Eastern Kansas is as flat as all my images and memories of the state. Maybe that comes from driving on I-70. The last couple of legs of this journey we haven’t been on I-70, but we have seen the lush, flat farmlands the state is famous for: dark green corn fields, golden acres of wheat being harvested this month, small towns, and grain elevators. If there is a tree, it is a cottonwood. Western Kansas is experiencing drought, but the eastern part or the state is having much the same weather as Texas, which means rain. It was sooo green. We have never seen it look so beautiful.

As we came west along Kansas 156 on Wednesday, we were amazed to see water on both sides of the road. We wondered if there had been a flood, since we knew that Kanapolis Lake, which we had just left, had been flooded in May. We discovered we were driving next to the Cheyenne Bottoms Preserve, held by the Nature Conservancy. The 7,300 acres of marsh wetlands host nearly one-half of all North American shorebirds migrating east of the Rockies. We didn’t see any birds, but we sure did see a lot of water. In Kansas? We were amazed.

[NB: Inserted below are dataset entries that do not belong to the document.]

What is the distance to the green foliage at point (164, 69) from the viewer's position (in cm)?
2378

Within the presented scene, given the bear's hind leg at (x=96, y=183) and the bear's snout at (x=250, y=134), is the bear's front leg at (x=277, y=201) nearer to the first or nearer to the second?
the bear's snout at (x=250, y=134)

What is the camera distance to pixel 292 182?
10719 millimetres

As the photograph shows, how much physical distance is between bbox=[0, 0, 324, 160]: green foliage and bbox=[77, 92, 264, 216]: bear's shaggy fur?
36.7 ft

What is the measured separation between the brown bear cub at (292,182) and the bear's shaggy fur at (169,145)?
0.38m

Why all this time in Kansas in late June? It isn’t the typical tourist destination. John’s ancestors were pioneers in Kansas, settling just across the state line from Missouri in Olathe in 1860. Those were the years of Bloody Kansas, when the prelude to the Civil War brought border raids between Kansas and Missouri as it was being decided whether the state would have slavery or not. Two decades later, his great-grandfather and mother homesteaded in southwestern Kansas in Kearny County. This week we found the land they settled on—where combines were just harvesting the wheat. It is very rich farmland.

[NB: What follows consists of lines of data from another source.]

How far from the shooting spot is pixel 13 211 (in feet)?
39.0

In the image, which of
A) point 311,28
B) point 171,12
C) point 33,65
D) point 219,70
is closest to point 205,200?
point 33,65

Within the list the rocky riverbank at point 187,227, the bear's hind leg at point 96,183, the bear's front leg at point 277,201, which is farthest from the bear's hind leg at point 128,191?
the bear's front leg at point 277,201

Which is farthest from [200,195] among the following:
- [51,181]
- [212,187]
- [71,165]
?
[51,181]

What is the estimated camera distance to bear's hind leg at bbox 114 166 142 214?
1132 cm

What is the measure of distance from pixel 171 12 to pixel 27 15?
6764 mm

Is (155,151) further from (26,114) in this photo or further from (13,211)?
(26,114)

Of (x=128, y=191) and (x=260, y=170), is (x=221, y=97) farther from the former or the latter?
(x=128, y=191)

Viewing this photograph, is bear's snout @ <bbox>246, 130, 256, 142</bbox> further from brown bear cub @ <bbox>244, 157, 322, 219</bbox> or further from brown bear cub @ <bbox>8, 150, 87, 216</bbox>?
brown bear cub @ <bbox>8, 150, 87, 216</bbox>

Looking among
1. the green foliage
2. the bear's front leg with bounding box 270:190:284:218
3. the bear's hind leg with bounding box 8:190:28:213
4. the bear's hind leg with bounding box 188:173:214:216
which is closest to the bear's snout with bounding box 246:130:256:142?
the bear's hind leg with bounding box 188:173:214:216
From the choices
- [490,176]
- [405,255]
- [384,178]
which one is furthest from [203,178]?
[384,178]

It has been an interesting journey. We try to feel connected to America’s heartland, since we learned of the family connection here. Our stay at the Venango Corps Park, and earlier at Lake Stockton State Park in Missouri, put us in contact with local farmers enjoying their weekends at the lake. For many people in these states, their fate is in the hands of weather and the market for farm products. From the looks of Garden City (where we stayed in an RV Park) and Lakin, the county seat of Kearny County, where John’s family lived, farming can be fairly prosperous at times. We know that drought and hail and other factors make it very risky at other times. Many of those staying in this RV Park are part of a harvesting crew out of Minnesota, traveling throughout the plains cutting grain. Traveling across this country and into Canada helps us to understand a little of how other people live.